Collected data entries
★ ★ ★ ★
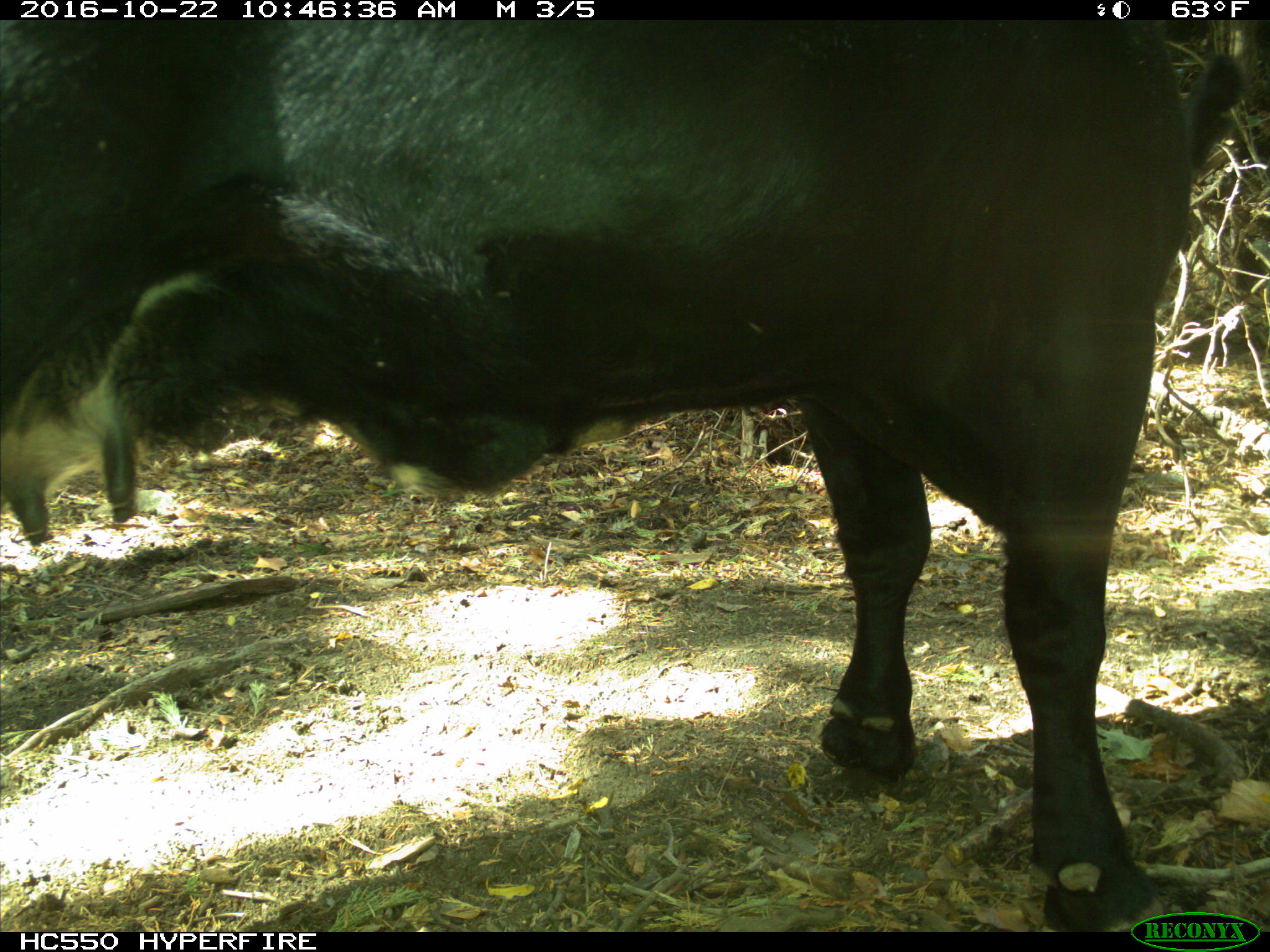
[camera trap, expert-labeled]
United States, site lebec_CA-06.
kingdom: Animalia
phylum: Chordata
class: Mammalia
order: Artiodactyla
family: Bovidae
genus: Bos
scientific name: Bos taurus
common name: domestic cow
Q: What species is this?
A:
★ ★ ★ ★
- **Work request**
The answer must consist of the lines from the one with "scientific name: Bos taurus" through the final line of the entries above, exactly as they are, and nothing else.

- **Answer**
scientific name: Bos taurus
common name: domestic cow
Q: What species is this?
A:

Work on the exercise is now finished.